Does it serve someone's sleep to look at their watch at 3:30 AM and note that it's only been an hour and a half since they finally fell asleep?
No. It's only upsetting. It doesn't help at all.
Compare that person to this person:
"Wow! I'm awake. I'm not sure what time it is, and it doesn't matter. I'll get back to sleep, or I'll get up and at least enjoy the time I'm awake."
Change is possible
The first person is more likely to fall down the rabbit hole of getting less sleep. They will get more anxious, comparing the times to the night before, or the week before. They might start to worry about what they are doing to "try to sleep" and think about trying something new.

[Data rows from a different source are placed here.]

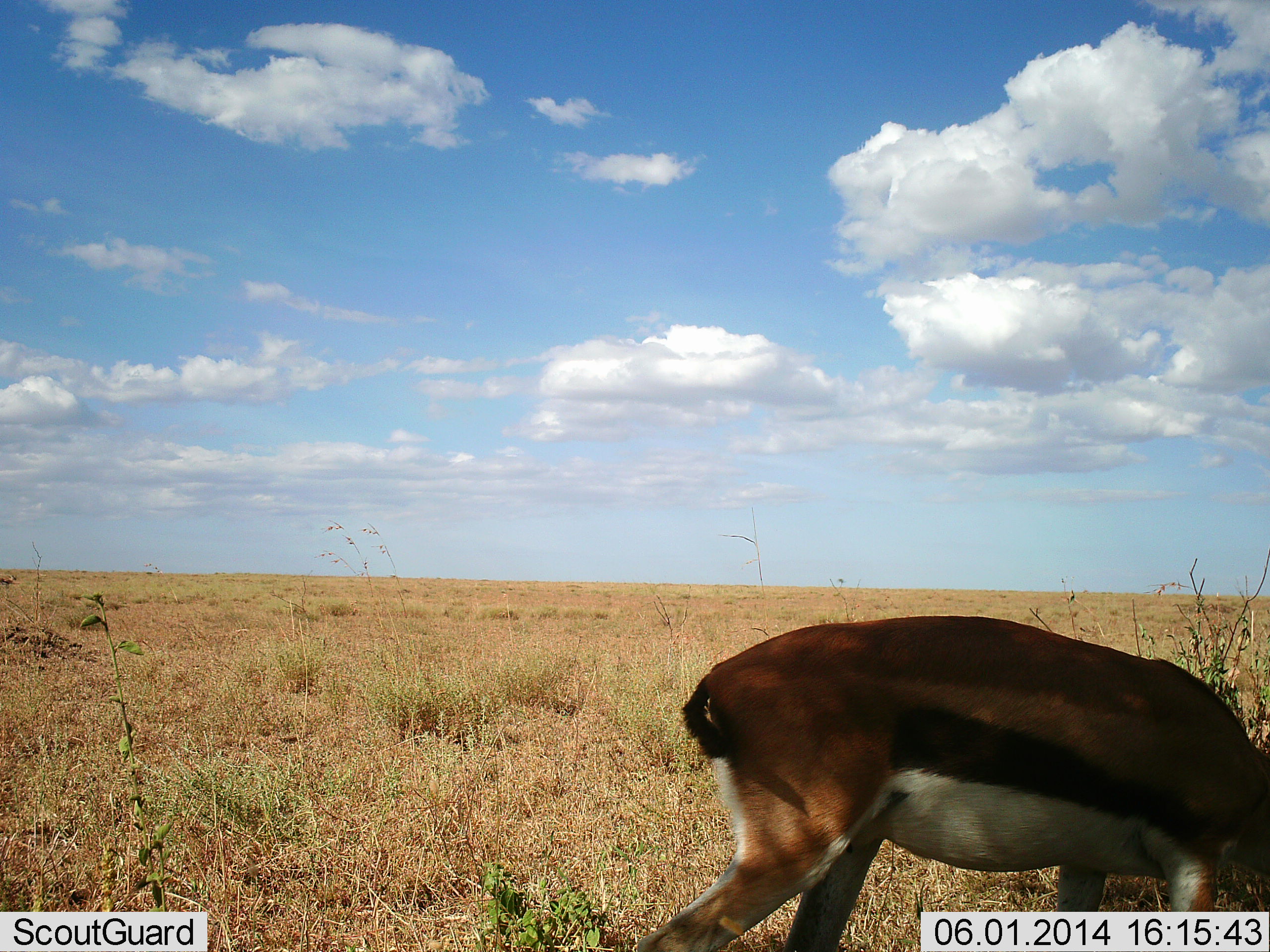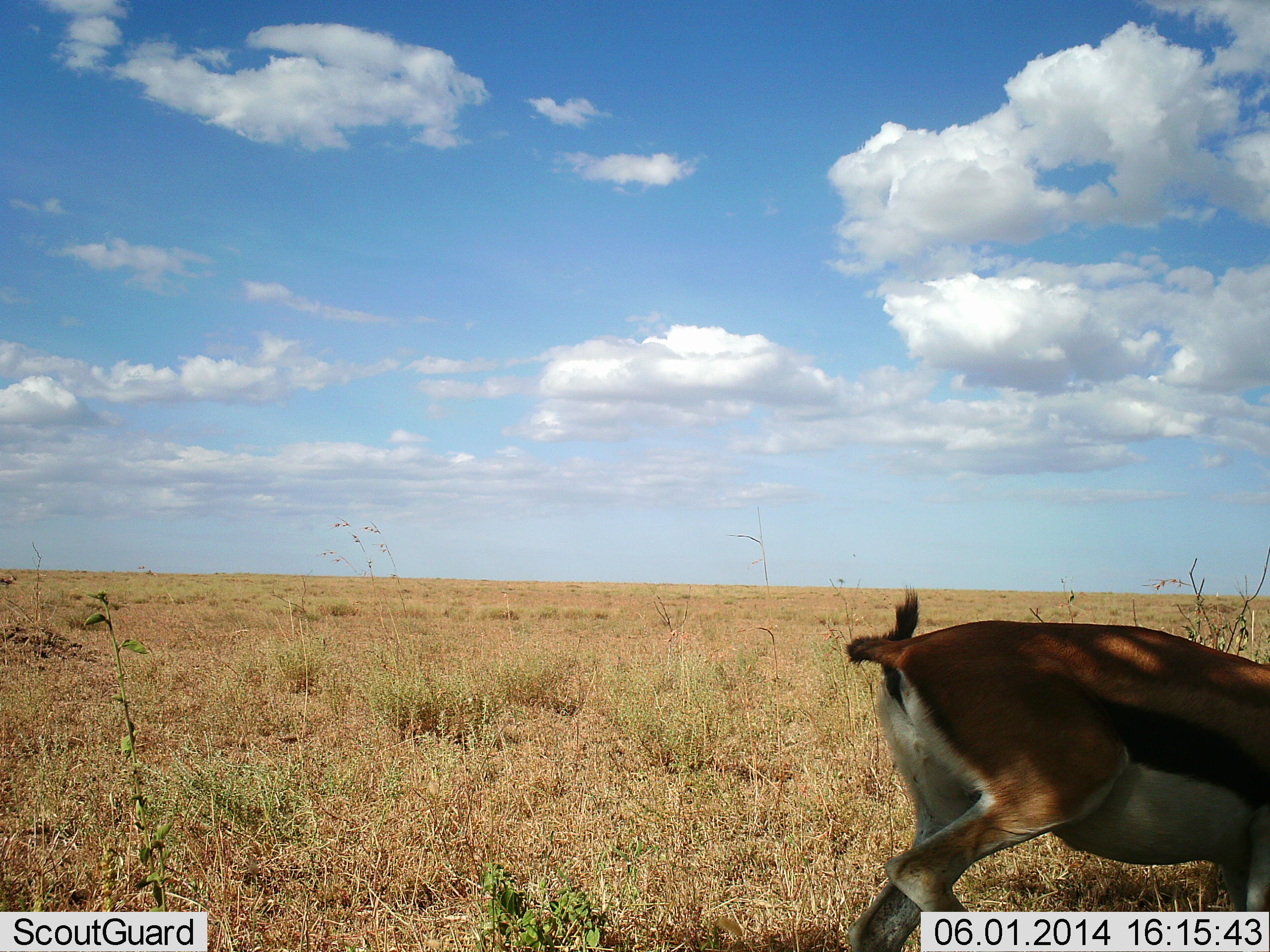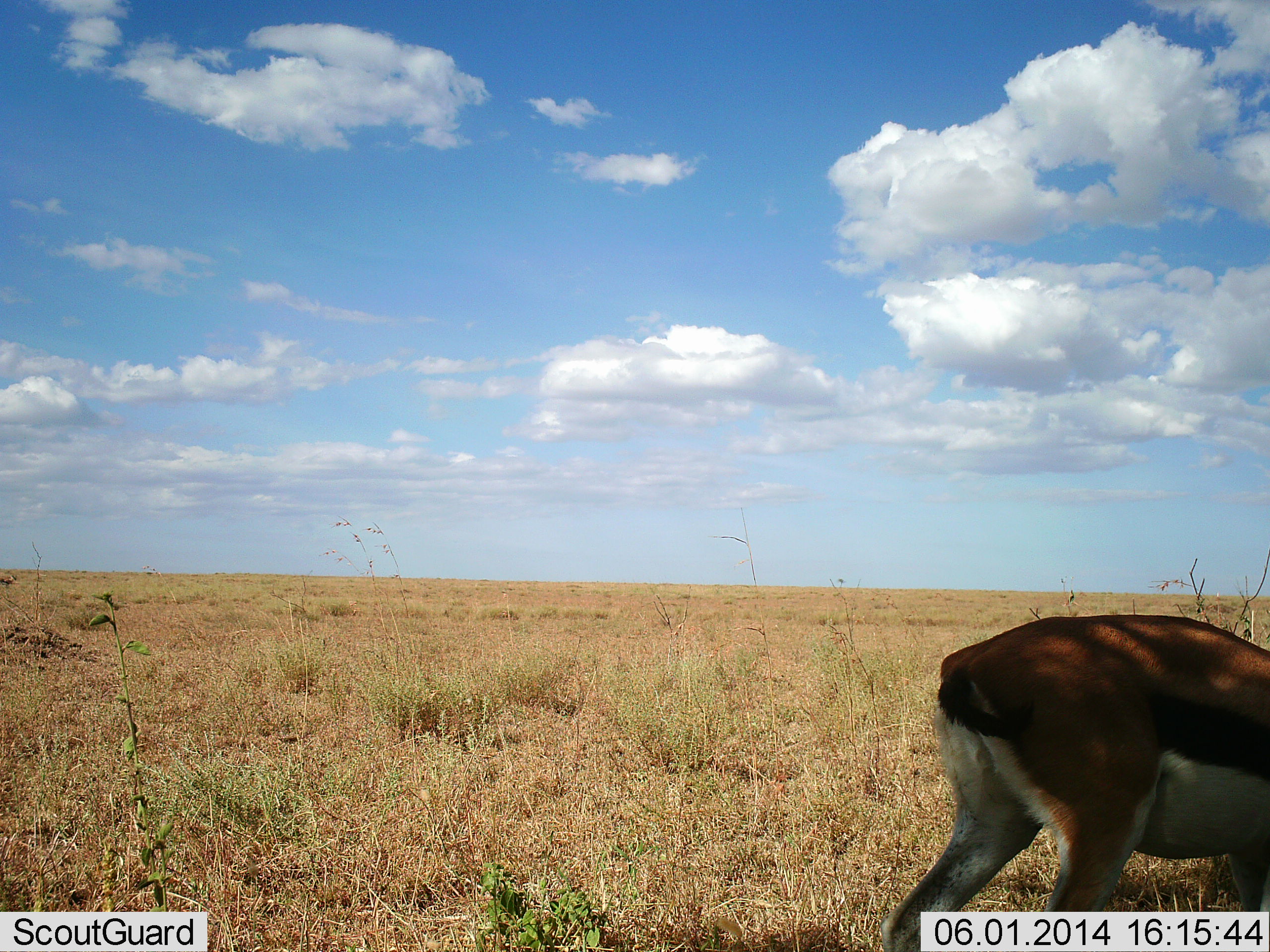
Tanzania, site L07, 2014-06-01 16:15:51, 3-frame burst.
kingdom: Animalia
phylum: Chordata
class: Mammalia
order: Artiodactyla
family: Bovidae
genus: Eudorcas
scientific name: Eudorcas thomsonii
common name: thomson's gazelle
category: gazellethomsons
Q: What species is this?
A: Gazellethomsons (thomson's gazelle) (Eudorcas thomsonii).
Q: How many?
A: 1.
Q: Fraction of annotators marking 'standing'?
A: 18%.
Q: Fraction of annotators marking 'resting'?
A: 0%.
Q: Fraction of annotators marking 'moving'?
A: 45%.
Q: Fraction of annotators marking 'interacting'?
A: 0%.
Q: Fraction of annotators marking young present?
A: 0%.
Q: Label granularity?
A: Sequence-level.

They will be upset in bed, and reinforcing that being awake is bad, and their psyche and physiology will begin to associate bed with those feelings.
The second person is much more likely to enjoy the time they are awake without focussing on or tracking the numbers. This can relax them, and bring down any anxiety because they won't have something to focus anxious thoughts on. Getting up will build sleep drive and reduce the association they might have between bed and wakefulness. And they will be going to do something they enjoy, which makes a more positive association with being awake.
I know which person I used to be – and which person I am now. It is possible to be this second person. It can start with something as simple as not watching the clock.